Individual retirement accounts are a potential source of cash to fund a new business opportunity or grow an existing business. Investments in IRA accounts are not legally limited to bank CD’s, stocks, or bonds. You may have seen advertisements about placing gold in your IRA. This is only one of many investments options available.
First, choose a reputable company as your custodial agent. I use Entrust Arizona http://www.theentrustgroup.com/. Investors can roll over funds from different types of 401k accounts and Roth IRA accounts by opening an account at an investment firm that handles alternative investments. You can Google the topic and find books and other firms providing the service.
You can direct these investments using various options. For example, you can buy real estate, including rental property. You also can invest in a limited liability company (LLC) or a corporation.
One advantage in this strategy is that can invest where you have the most knowledge. If you understand your local real estate market, you may do better investing in a rental house over stocks. Likewise, you may do better investing in a business you know very well over investing in corporate bonds. You can also use this investment strategy to start a side business.
If you want to start a new business that requires $100,000 investment and you have funds in your IRA account; you can form a LLC company, invest the funds, and start your business. You are not required to pay taxes as you would with a withdrawal.
Any increase from the value of your investment flows into your IRA. This growth becomes tax deferred. It is not taxed as personal income as normal LLC income would be taxed.
When adapting this approach, you must be very careful to comply with IRS regulations and practices. While you can buy LLC companies, you must be very careful not to violate IRS guidelines involving a business you run. The penalty could mean that your investment would be considered a withdrawal and taxable. The law requires that you avoid self-dealing transactions between yourself and your IRA.
You can avoid these pitfalls with careful planning and expert guidance. I am not a CPA or attorney and cannot furnish tax advice. I strongly recommend that you obtain wise counsel. As Solomon suggested, “A wise man will hear and increase in learning and a man of understanding will acquire wise counsel.” (Proverbs 1:5, NASBB) A CPA or attorney understands these rules, but you must take time to understand IRS regulations as well.

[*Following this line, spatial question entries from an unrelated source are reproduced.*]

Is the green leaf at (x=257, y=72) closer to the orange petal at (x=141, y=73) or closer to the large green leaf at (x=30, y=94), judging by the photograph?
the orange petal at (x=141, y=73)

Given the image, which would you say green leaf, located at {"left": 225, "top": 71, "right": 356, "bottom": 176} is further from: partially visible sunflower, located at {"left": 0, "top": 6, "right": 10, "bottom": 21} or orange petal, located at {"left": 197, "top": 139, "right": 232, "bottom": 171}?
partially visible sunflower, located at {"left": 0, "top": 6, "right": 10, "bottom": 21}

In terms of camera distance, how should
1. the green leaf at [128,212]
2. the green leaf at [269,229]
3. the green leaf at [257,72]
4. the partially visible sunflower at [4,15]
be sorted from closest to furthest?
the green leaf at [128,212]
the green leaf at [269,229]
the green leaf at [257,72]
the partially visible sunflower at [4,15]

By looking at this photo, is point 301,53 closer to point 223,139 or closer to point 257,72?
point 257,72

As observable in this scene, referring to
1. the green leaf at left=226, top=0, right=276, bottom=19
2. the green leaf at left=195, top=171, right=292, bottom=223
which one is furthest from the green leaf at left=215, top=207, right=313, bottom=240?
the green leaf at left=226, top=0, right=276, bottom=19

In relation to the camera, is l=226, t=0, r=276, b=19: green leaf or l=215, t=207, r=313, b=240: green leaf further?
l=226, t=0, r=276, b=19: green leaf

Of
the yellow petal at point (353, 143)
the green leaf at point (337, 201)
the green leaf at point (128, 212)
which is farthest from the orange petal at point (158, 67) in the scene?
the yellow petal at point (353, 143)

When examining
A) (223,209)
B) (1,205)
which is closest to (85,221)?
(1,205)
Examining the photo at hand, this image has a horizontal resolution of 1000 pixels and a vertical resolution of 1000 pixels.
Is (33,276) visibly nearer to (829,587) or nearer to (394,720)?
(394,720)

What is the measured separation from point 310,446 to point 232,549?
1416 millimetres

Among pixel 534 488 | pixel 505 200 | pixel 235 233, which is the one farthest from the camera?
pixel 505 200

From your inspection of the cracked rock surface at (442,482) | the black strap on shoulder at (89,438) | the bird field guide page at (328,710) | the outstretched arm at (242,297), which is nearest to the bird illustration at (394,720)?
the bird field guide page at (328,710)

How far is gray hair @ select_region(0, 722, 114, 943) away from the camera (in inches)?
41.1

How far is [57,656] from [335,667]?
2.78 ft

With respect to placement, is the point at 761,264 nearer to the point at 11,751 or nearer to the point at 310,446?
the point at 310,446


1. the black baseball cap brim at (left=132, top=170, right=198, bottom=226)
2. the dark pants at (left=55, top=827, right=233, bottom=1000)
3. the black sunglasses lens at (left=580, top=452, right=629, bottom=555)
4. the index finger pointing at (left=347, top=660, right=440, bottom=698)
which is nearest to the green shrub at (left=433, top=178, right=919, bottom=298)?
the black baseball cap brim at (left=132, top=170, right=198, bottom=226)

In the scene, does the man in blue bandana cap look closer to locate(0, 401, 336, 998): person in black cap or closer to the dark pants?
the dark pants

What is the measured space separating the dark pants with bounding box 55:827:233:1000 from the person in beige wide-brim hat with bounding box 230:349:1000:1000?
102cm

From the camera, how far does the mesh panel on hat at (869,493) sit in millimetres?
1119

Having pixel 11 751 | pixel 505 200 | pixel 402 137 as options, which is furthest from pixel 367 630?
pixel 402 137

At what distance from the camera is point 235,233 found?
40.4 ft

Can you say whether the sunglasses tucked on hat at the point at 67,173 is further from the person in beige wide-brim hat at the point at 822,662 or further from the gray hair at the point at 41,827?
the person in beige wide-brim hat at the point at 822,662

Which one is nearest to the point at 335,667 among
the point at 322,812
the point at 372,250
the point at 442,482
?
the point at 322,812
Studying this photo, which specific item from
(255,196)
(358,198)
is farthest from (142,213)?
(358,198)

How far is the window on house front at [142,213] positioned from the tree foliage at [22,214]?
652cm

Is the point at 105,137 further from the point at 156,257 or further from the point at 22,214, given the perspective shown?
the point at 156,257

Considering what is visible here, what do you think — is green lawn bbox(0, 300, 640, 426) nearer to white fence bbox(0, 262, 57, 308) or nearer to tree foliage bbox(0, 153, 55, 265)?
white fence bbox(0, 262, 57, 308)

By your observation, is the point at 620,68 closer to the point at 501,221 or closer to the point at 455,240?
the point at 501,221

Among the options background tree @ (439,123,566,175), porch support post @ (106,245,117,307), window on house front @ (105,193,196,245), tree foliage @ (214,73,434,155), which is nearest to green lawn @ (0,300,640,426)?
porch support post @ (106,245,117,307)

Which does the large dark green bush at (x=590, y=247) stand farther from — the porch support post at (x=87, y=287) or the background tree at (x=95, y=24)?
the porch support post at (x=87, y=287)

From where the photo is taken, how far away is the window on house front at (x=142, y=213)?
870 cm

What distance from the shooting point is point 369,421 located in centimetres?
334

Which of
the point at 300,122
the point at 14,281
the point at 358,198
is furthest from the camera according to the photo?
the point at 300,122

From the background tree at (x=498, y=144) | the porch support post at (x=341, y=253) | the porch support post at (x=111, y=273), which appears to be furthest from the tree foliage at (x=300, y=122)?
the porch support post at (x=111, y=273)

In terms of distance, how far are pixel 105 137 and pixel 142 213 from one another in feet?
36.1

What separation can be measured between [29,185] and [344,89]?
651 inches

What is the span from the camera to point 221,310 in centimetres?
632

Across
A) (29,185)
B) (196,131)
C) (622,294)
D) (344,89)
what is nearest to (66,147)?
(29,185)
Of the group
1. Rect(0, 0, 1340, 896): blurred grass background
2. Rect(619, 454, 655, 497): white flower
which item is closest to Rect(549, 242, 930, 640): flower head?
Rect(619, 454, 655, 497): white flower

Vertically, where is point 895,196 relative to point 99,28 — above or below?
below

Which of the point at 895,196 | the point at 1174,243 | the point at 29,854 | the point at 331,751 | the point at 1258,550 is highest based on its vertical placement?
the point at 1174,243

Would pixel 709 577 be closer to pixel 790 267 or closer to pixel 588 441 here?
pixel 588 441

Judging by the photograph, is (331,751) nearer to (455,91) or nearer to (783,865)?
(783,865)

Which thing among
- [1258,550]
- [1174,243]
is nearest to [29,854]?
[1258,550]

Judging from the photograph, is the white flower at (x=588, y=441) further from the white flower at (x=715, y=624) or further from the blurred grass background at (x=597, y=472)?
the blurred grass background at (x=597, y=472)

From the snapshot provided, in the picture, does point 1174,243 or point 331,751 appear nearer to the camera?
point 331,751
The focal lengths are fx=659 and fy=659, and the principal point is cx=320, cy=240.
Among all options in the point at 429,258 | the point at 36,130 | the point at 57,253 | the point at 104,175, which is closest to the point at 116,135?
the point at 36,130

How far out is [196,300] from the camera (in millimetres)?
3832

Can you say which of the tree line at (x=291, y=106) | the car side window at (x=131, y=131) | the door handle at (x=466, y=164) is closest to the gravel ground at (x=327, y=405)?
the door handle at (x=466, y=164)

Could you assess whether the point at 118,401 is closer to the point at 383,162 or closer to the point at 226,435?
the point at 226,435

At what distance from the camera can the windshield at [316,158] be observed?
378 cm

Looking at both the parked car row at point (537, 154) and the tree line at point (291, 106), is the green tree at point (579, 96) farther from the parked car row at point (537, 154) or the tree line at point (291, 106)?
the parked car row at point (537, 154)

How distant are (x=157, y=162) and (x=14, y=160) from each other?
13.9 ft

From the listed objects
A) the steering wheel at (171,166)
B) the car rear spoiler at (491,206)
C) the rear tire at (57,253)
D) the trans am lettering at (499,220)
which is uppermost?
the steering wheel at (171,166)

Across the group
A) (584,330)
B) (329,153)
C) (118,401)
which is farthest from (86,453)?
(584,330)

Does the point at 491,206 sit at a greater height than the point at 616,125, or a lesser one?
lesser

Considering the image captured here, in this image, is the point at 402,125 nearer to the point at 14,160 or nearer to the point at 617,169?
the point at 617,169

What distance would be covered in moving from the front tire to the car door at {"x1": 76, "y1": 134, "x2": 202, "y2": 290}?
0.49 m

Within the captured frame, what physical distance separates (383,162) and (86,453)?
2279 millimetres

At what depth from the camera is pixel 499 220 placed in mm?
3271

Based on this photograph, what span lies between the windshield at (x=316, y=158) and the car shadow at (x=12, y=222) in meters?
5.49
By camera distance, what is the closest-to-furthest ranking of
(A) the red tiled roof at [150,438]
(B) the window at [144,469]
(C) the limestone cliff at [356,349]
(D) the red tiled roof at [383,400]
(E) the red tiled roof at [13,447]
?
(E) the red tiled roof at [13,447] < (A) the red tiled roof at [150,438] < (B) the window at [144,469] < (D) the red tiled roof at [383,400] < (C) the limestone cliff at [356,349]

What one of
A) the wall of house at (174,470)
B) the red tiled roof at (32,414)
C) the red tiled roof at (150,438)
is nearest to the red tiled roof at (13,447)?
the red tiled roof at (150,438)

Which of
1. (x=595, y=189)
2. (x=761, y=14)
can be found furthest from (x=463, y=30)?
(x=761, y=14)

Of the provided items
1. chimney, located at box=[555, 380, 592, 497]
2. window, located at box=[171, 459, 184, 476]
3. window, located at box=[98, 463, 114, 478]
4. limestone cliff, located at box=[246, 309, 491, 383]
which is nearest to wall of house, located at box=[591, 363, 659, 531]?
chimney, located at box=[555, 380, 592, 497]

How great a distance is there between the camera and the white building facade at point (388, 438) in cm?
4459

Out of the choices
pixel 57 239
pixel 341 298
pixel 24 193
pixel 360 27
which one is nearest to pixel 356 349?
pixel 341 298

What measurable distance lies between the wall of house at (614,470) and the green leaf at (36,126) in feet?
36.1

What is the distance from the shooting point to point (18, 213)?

I have seen business people withdraw money from IRA accounts, pay a high tax rate, and then invest it in a business. When the goal is to fund a business opportunity, why take the tax hit? The worst of both worlds occurs when you withdraw IRA funds, pay the taxes, and then the business fails. Then, you most likely will not be able to deduct your business loss, unless you have other significant income.
I recommend this strategy only for money you can afford to lose. You can ask others to invest IRA money in your businesses when they follow the same guidelines. If married, only use this investment strategy with the full understanding and agreement of your spouse.
Firms who handle these types of IRA accounts charge administrative fees higher than most traditional IRA custodians. These fees are well worth the money when you have the opportunity to use IRA money to fund a business. Several of my clients have used this strategy effectively.
I cannot provide comprehensive advice on how to take these steps in a short blog. You must work with tax professionals. My goal is to share the idea and direct you to a strategy that may work for you. Using IRA money is not the right choice for every business owner and IRS regulations may not permit you to utilize this tool in every circumstance. With careful planning you can determine if this is the right path for you.